なんかめちゃくちゃヤバイやつらしくて。」
「横井だって?」
横井直樹。
横井と聞いて、真っ先にそいつの名前が浮かんだ。
「キンタさん、知り合いなんすか?」
「よくある名字だから、わかんねえな。」
「あ、そうっすよね、横井なんていっぱいいるし。
とにかく、その横井が強いやつらしくて、電柱とか普通に折るらしいんすよ。」
「そりゃやべえな。」
「そう、そしてこの前南高のやつらとやり合った俺らもやばいっす。」
「横井に狙われるな。」
「そうなんすよね。
キンタさん、どうしますか。」
「お前が代表で謝ってこい。
文章は俺が考えてやるから。」
「いけにえじゃないっすか……。」
林藤は横井の強さを想像して半泣きになり、どんどんチワワにそっくりになっていった。俺は強いので、横井が強かろうがヤバかろうがどうでも良かったが、南高の横井がもしあの、横井直樹だったらと思うと、はらわた煮え繰り返る思いである。
横井には恨みがあるのだ。
(3)(4)
(3)
黒板の文字が読みづらくなってきたのは、生徒会選挙が終わった頃である。6月半ば、半袖を着ても汗が滲むし、雨はよく降るし嫌な季節だ。

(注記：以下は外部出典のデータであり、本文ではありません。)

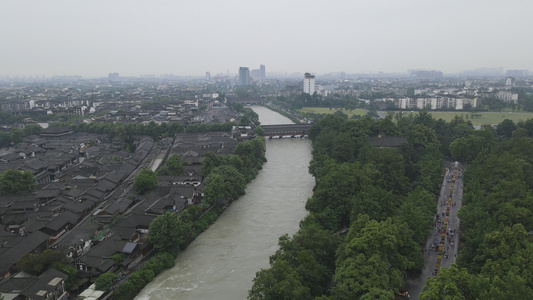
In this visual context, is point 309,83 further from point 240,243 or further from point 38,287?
point 38,287

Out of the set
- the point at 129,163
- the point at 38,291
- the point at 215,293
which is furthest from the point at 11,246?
the point at 129,163

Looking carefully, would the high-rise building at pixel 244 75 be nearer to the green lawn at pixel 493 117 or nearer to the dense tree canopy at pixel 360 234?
the green lawn at pixel 493 117

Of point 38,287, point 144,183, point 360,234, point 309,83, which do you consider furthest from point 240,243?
point 309,83

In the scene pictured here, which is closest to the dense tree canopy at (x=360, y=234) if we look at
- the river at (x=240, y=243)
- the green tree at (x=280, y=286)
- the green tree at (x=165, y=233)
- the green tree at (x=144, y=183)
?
the green tree at (x=280, y=286)

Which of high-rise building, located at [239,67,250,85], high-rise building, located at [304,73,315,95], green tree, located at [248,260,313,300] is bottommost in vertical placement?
green tree, located at [248,260,313,300]

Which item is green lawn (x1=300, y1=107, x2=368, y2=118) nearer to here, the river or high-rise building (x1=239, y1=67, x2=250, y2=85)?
the river

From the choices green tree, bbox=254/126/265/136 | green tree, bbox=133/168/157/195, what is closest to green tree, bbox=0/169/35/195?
green tree, bbox=133/168/157/195
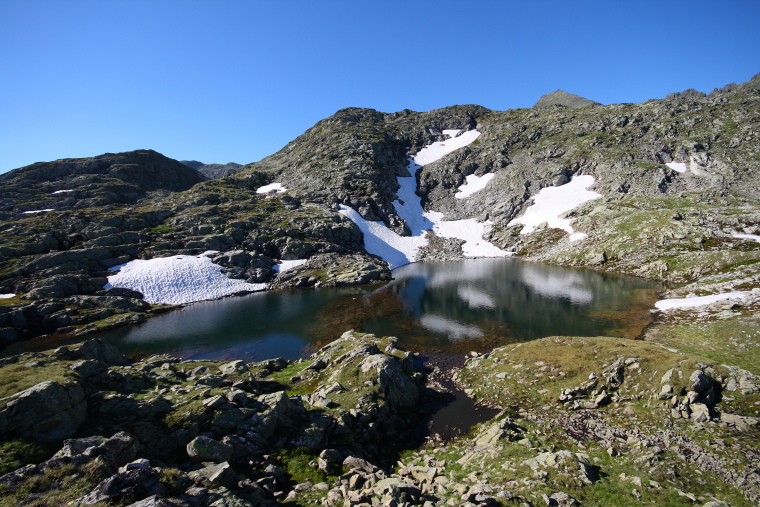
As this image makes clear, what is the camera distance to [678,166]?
114438mm

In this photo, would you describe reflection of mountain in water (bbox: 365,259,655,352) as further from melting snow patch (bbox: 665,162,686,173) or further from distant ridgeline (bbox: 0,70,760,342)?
melting snow patch (bbox: 665,162,686,173)

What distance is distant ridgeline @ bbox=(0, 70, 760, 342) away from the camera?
6781 centimetres

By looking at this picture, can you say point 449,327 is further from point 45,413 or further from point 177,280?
point 177,280

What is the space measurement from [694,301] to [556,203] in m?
82.4

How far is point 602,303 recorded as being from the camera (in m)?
50.1

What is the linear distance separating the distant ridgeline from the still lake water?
1003 cm

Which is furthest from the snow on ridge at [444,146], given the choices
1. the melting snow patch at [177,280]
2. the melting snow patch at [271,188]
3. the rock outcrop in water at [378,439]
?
the rock outcrop in water at [378,439]

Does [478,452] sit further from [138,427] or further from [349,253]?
[349,253]

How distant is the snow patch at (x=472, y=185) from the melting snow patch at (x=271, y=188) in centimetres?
8140

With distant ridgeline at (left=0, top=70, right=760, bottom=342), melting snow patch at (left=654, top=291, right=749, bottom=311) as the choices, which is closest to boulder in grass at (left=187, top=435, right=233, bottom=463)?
melting snow patch at (left=654, top=291, right=749, bottom=311)

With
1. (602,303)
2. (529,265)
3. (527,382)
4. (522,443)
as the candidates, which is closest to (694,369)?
(527,382)

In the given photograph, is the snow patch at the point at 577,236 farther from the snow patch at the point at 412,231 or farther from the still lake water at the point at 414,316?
the still lake water at the point at 414,316

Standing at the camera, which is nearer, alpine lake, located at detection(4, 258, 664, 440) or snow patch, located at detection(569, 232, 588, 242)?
alpine lake, located at detection(4, 258, 664, 440)

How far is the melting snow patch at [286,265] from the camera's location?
288ft
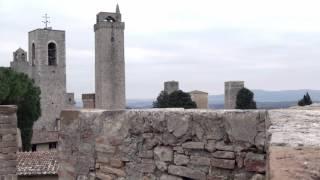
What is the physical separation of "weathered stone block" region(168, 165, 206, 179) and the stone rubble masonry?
4701 mm

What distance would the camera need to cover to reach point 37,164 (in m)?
16.3

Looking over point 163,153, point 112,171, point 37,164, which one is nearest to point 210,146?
point 163,153

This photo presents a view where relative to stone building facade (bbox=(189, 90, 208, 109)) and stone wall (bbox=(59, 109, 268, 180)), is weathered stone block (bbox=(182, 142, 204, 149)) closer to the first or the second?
stone wall (bbox=(59, 109, 268, 180))

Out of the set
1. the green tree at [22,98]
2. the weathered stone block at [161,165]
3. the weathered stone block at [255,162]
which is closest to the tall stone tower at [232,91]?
the green tree at [22,98]

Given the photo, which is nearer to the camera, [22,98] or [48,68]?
[22,98]

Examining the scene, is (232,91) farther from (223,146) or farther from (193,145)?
(223,146)

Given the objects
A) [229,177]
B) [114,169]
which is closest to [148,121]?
[114,169]

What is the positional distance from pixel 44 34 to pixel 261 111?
51.6m

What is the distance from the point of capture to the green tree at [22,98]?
3041cm

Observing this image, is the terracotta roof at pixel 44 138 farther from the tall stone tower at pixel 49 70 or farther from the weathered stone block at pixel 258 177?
the weathered stone block at pixel 258 177

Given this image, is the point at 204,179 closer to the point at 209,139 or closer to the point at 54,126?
the point at 209,139

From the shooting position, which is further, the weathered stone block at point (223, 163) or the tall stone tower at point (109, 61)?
the tall stone tower at point (109, 61)

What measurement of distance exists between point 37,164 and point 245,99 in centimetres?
3088

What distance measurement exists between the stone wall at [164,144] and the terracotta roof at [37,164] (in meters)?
10.4
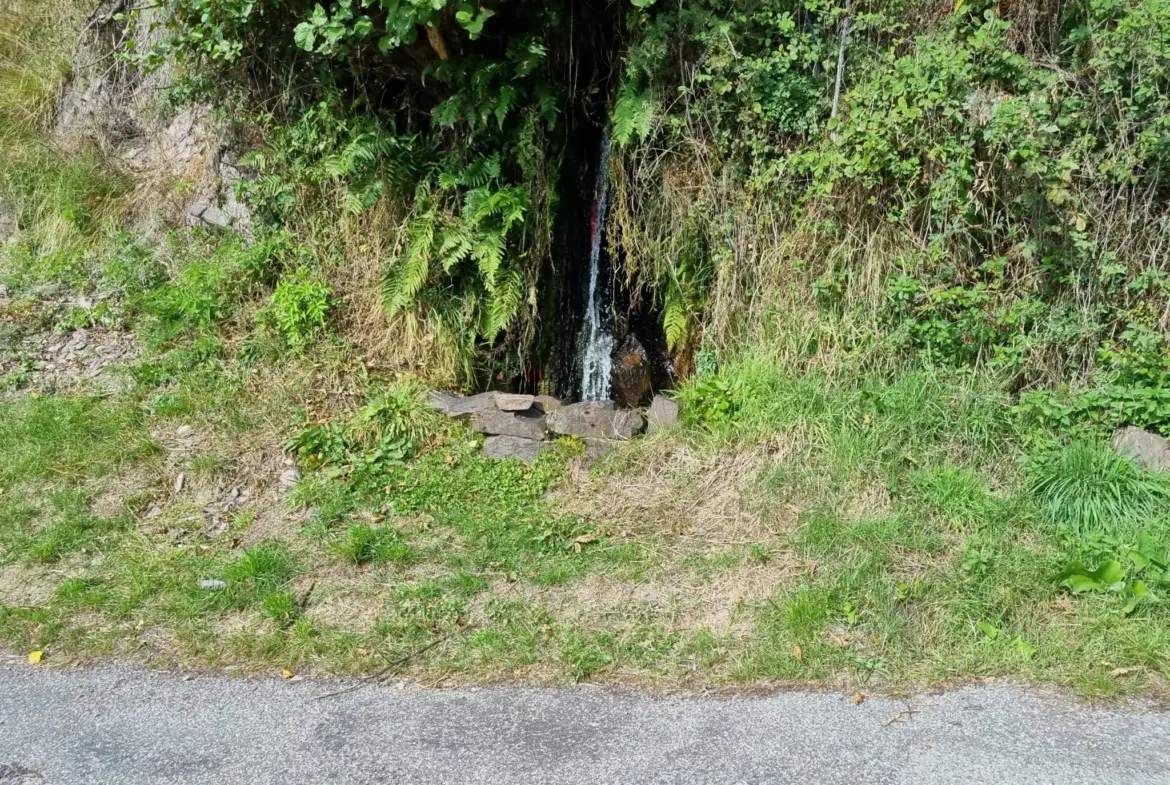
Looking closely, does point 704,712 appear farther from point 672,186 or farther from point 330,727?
point 672,186

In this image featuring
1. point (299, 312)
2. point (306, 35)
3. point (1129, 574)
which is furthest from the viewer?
point (299, 312)

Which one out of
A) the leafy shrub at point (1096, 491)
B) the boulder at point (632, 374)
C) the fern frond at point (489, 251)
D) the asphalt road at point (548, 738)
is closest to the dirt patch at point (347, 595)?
the asphalt road at point (548, 738)

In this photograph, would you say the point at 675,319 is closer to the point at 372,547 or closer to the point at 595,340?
the point at 595,340

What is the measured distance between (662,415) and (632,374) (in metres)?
1.27

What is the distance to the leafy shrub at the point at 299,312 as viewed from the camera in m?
6.40

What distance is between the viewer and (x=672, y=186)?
615cm

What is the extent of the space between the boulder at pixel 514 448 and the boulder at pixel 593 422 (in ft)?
0.70

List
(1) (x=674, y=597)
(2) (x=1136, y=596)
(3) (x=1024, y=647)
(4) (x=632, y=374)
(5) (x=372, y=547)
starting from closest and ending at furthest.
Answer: (3) (x=1024, y=647)
(2) (x=1136, y=596)
(1) (x=674, y=597)
(5) (x=372, y=547)
(4) (x=632, y=374)

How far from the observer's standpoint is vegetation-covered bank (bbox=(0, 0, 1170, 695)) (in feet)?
14.1

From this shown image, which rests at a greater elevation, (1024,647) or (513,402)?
(513,402)

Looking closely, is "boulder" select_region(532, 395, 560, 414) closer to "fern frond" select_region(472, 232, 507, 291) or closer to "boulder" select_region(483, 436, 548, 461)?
"boulder" select_region(483, 436, 548, 461)

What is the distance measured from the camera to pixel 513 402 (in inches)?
242

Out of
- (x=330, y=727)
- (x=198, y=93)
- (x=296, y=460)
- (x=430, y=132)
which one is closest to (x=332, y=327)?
(x=296, y=460)

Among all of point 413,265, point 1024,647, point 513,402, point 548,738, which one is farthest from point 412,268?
point 1024,647
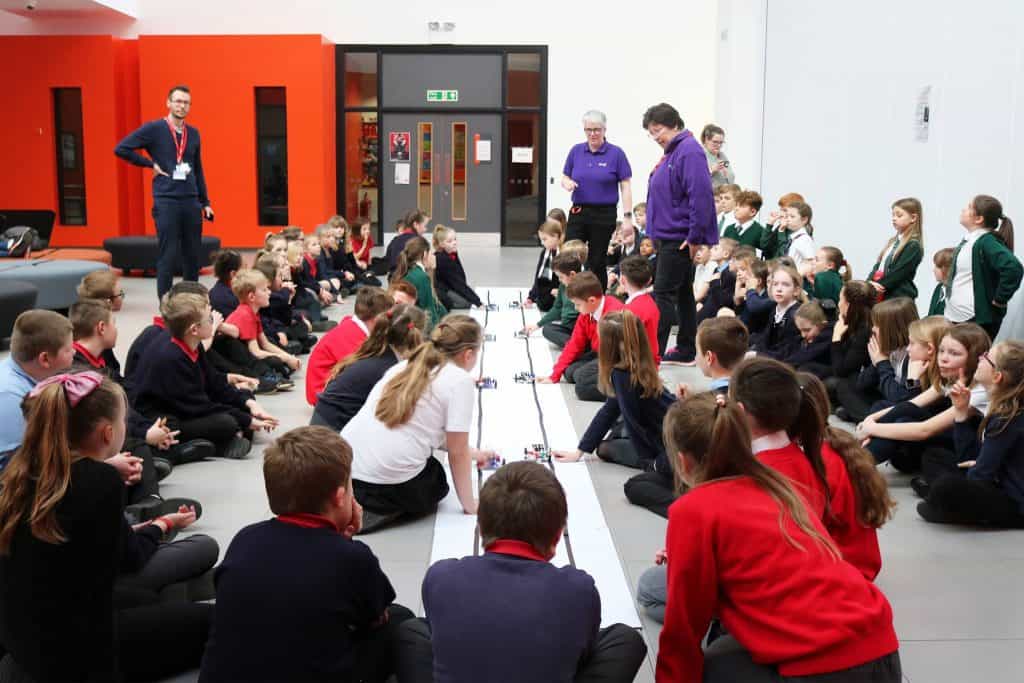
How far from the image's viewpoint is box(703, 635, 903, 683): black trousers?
2.62 metres

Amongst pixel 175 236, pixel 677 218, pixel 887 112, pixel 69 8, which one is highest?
pixel 69 8

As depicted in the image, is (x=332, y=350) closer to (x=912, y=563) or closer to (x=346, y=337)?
(x=346, y=337)

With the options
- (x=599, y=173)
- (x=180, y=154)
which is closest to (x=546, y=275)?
(x=599, y=173)

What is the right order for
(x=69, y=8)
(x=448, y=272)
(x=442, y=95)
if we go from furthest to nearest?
(x=442, y=95) < (x=69, y=8) < (x=448, y=272)

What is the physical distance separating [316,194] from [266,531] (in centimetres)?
1597

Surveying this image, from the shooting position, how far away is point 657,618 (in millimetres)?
3746

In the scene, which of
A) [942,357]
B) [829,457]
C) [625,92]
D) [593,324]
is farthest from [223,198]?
[829,457]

俺は不良ではあったが、最低限の成績はキープして留年しないようにしていたため、最低限の出席日数は確保し、授業も聞いていた。と、いっても、授業をなんとなく聞いて問題も解くが、ノートをとったりはしないので、黒板の字が読めなくても問題はなかった。
ノートは問題ないが、視力に問題があるのだ。
確実に、少しずつ視力が落ちている。夜中のゲームをやめ、毎日ブルーベリーヨーグルトを飲み、お陰で便秘が解消しても、視力は戻るどころか落ちる一方であった。ゲームの時間帯を夜中から昼間に変えただけでは、意味がないのだろうか。
「センセ―。
質問あんだけど。」
授業を進めていた、若い女の教師が一瞬ビクッとし、チョークをこぼしつつ黒板を背に振り返る。
「金田くん、かな。質問どうぞ。」
手を挙げていた俺に、ビクビクしながら質問を促してきた。金髪、長身、目つきの悪さ、態度の悪さ、つまり不良な俺に対して教師は2パターンの態度をとる。
この女教師のように怯えるか、諦めて無視するか。
いや、3パターン目もいたな。担任の山崎は特殊パターンだ。
「目ってなんで悪くなんの?」
「えっ、え? 目?」
「黒板の字、読めねえんだけど。」
「あ、ごめんなさい。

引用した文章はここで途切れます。